Text section:

------------------------------------

Validation accuracy keeps to be 0.09% during training

Question

Validation accuracy keeps to be 0.09% during training

edizhuang opened this issue 3 years ago · 3 comments

Dear authors,

I'm interested in your paper and perfom training from scratch on ImageNet. However, the validation accuracy keeps to be * Acc@1 0.090 during training.

Do you have any idea why this happens? I train Swin Transformer, it works.

I use Pytorch 1.7.1 and 1.6.0, no mixed precision, 100 epochs.

--amp-opt-level O0 --output ./output --opts TRAIN.EPOCHS 100

Thanks,
Eddie

Answer 1 · 2021-10-23T02:52:03.000Z

Thanks for your feedback.

It is recommended to use mixed precision and train the model for 300 epochs, i.e., --amp-opt-level native --opts TRAIN.EPOCHS 300 (It looks that there are only these two differences between your training command and ours).

You may wish to provide more details about the exact command you run and the training log, and maybe I could give more advice with more details :)

Answer 2 · 2021-10-24T02:50:08.000Z

Hi cheerss,

It does work with --amp-opt-level native. The first epoch is * Acc@1 1.488.

It is so wired that only mixed precision works. Just let you know.

Thanks,
Eddie

Answer 3 · 2021-10-26T13:25:33.000Z

It seems that there is a bug when training in O0 mode. We have fixed it and the program works well, now.

Thanks for your feedback.

------------------------------------

Dataset content:

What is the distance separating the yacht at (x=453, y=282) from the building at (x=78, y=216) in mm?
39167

------------------------------------

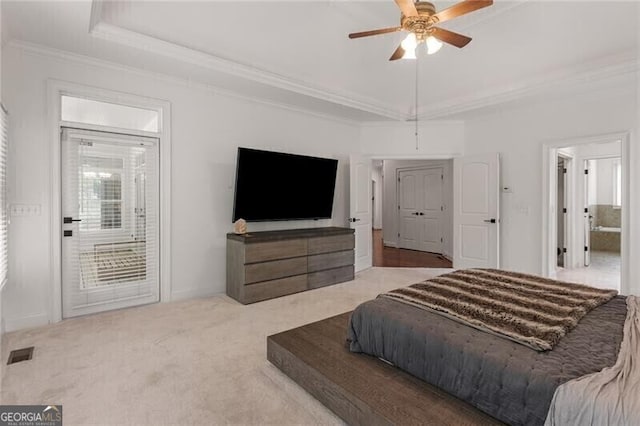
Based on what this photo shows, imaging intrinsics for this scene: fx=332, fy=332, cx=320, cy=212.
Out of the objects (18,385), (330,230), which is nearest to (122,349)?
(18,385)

------------------------------------

What to do:
(1) Using the validation accuracy thread, answer:
(a) Which PyTorch versions did the person who opened the thread use?
(b) How many training epochs does the first reply recommend?
(c) What Acc@1 did the first epoch reach with --amp-opt-level native?
(2) In the validation accuracy thread, rewrite the paragraph beginning "It is recommended to use mixed precision" as a short list that keeps its main facts.
Rely only on the validation accuracy thread.

Results for the exercise:
(1)
(a) 1.7.1 and 1.6.0
(b) 300
(c) 1.488

(2)
- Use mixed precision: --amp-opt-level native
- Train for 300 epochs: --opts TRAIN.EPOCHS 300
- These two settings seem to be the only differences from the authors' training command.